▶ What to do
Convert the lines from the one containing "Out of side" through the end of the records into a Markdown table with the columns Number and Line. Give each line its own numbered row and omit blank lines.

Records from a data source
........

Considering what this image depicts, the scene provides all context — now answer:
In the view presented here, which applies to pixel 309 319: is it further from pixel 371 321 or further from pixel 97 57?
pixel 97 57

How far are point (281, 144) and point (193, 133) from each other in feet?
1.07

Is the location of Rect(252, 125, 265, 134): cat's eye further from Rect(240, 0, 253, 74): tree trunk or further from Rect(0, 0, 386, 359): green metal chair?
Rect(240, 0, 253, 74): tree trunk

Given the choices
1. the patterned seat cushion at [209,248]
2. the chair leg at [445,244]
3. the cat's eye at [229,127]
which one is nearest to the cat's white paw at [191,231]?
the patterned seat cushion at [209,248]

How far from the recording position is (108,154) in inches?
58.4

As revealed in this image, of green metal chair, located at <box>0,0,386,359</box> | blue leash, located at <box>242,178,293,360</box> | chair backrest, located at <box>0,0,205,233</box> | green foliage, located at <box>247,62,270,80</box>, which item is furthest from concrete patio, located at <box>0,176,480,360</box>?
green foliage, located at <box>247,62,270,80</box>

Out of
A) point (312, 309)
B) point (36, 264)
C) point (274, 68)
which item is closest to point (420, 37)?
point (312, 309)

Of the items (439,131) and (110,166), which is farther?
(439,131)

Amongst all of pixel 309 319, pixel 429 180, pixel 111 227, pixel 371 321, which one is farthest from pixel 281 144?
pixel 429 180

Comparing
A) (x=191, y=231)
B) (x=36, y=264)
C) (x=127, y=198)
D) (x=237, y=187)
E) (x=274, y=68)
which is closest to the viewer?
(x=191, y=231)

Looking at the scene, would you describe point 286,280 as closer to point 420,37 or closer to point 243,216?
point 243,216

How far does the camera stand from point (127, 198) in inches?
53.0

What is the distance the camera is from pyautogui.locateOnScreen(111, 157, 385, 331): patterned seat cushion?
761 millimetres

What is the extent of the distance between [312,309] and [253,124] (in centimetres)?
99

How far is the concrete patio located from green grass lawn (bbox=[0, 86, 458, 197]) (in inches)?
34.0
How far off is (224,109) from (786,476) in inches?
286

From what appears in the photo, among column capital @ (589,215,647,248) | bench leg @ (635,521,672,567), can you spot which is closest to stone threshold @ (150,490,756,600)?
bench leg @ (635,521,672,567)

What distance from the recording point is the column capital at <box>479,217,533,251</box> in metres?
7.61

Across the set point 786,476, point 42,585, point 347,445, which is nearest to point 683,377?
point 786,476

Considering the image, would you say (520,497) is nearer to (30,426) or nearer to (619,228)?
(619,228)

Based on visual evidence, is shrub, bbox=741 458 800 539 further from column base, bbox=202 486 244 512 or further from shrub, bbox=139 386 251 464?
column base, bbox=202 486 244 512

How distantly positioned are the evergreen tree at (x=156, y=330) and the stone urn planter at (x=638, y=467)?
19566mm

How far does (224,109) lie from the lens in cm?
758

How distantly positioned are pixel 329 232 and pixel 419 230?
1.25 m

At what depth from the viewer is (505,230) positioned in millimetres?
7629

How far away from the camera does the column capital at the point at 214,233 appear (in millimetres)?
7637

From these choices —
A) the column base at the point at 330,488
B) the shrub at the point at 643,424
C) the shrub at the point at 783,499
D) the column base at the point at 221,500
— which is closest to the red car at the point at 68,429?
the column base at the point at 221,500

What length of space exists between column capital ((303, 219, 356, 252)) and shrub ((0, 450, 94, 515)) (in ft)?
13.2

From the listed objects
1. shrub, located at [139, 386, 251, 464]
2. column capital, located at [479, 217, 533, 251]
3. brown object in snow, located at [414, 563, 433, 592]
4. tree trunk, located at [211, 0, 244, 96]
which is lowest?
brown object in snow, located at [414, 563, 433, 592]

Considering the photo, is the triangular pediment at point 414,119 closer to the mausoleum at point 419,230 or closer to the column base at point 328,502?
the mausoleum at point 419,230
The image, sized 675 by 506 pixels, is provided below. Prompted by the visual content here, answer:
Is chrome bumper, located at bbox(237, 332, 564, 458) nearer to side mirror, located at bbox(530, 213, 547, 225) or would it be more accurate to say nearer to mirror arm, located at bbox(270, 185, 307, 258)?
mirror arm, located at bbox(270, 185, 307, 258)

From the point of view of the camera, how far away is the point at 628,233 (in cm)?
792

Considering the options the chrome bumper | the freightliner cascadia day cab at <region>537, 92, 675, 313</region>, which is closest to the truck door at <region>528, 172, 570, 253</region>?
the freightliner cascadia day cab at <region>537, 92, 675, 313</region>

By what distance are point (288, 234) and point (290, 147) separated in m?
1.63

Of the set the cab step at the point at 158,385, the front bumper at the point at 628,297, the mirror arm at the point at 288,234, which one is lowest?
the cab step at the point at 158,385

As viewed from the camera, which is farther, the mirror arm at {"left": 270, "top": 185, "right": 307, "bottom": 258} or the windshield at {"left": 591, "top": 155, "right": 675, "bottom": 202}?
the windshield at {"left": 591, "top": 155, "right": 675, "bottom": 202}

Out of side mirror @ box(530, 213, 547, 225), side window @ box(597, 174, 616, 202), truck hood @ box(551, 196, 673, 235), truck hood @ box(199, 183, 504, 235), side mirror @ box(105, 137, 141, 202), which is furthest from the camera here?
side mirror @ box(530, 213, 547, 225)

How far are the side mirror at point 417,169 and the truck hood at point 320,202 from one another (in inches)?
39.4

........

▶ Answer to the problem
| Number | Line |
|---|---|
| 1 | Out of side mirror @ box(530, 213, 547, 225), side window @ box(597, 174, 616, 202), truck hood @ box(551, 196, 673, 235), truck hood @ box(199, 183, 504, 235), side mirror @ box(105, 137, 141, 202), which is furthest from the camera here? |
| 2 | side mirror @ box(530, 213, 547, 225) |
| 3 | How far are the side mirror at point 417,169 and the truck hood at point 320,202 from one another (in inches)? |
| 4 | 39.4 |